Task requirements → Among the records below, find the line that has "[camera-trap image, curated labels]"; from there, give the lines again exactly, and stop after the line that has "A: Bos taurus (domestic cow).".

Study material →
= = = = =

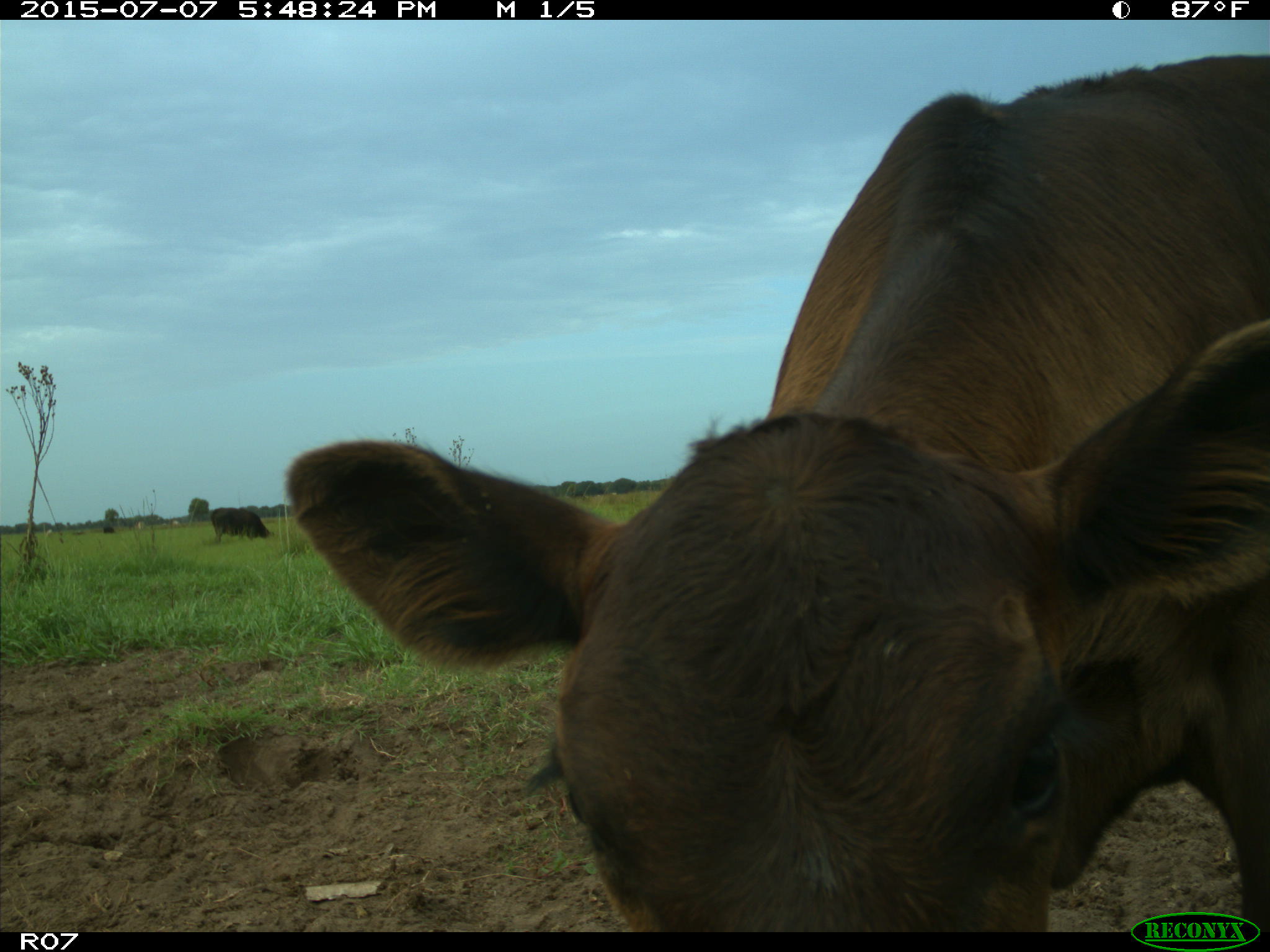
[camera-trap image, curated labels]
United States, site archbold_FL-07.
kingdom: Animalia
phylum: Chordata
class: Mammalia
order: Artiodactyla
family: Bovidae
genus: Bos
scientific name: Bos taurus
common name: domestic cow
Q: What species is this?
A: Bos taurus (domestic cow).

= = = = =

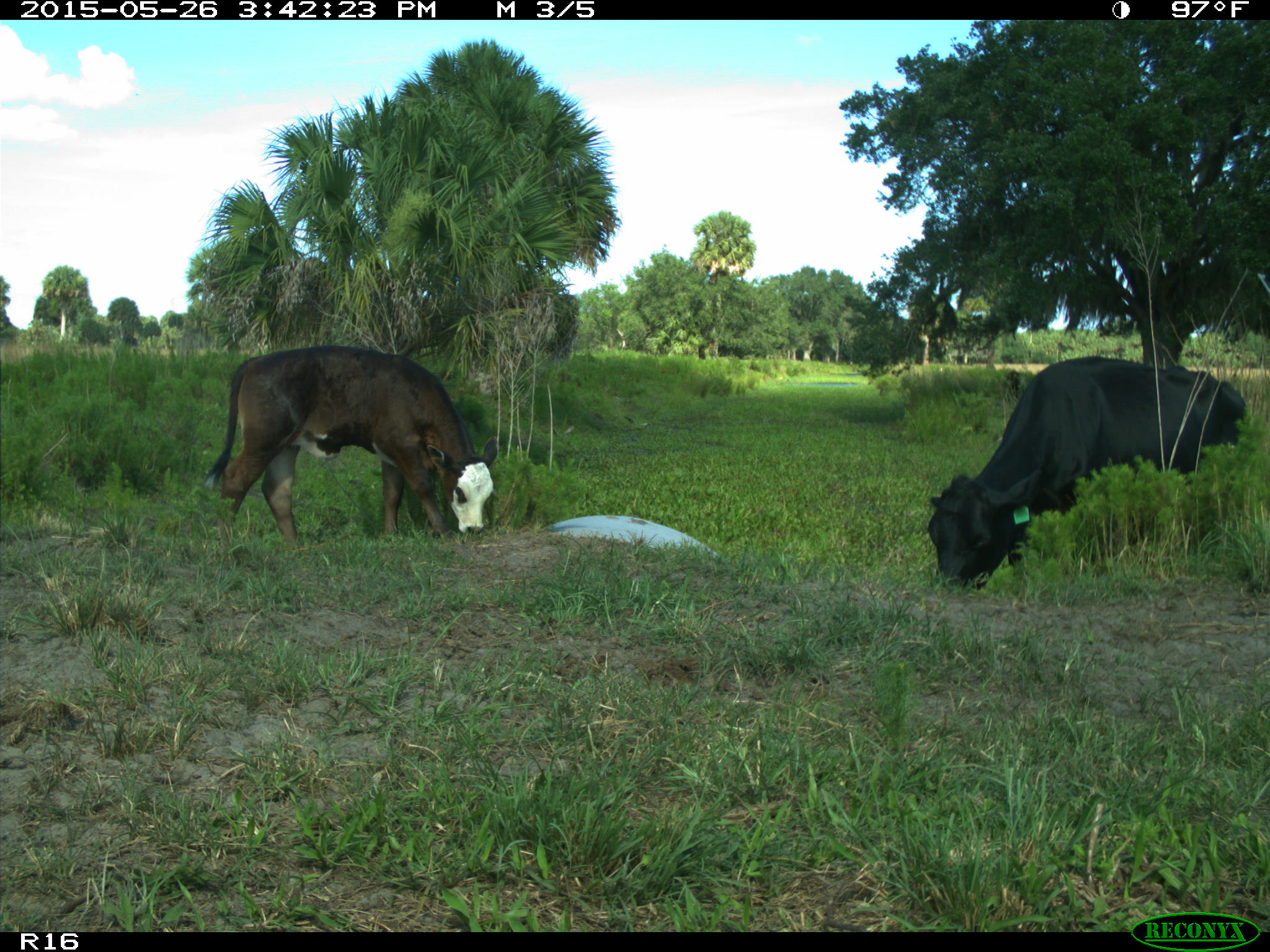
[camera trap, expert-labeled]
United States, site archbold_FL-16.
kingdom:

= = = = =

Exercise result →
[camera-trap image, curated labels]
United States, site archbold_FL-07.
kingdom: Animalia
phylum: Chordata
class: Mammalia
order: Artiodactyla
family: Bovidae
genus: Bos
scientific name: Bos taurus
common name: domestic cow
Q: What species is this?
A: Bos taurus (domestic cow).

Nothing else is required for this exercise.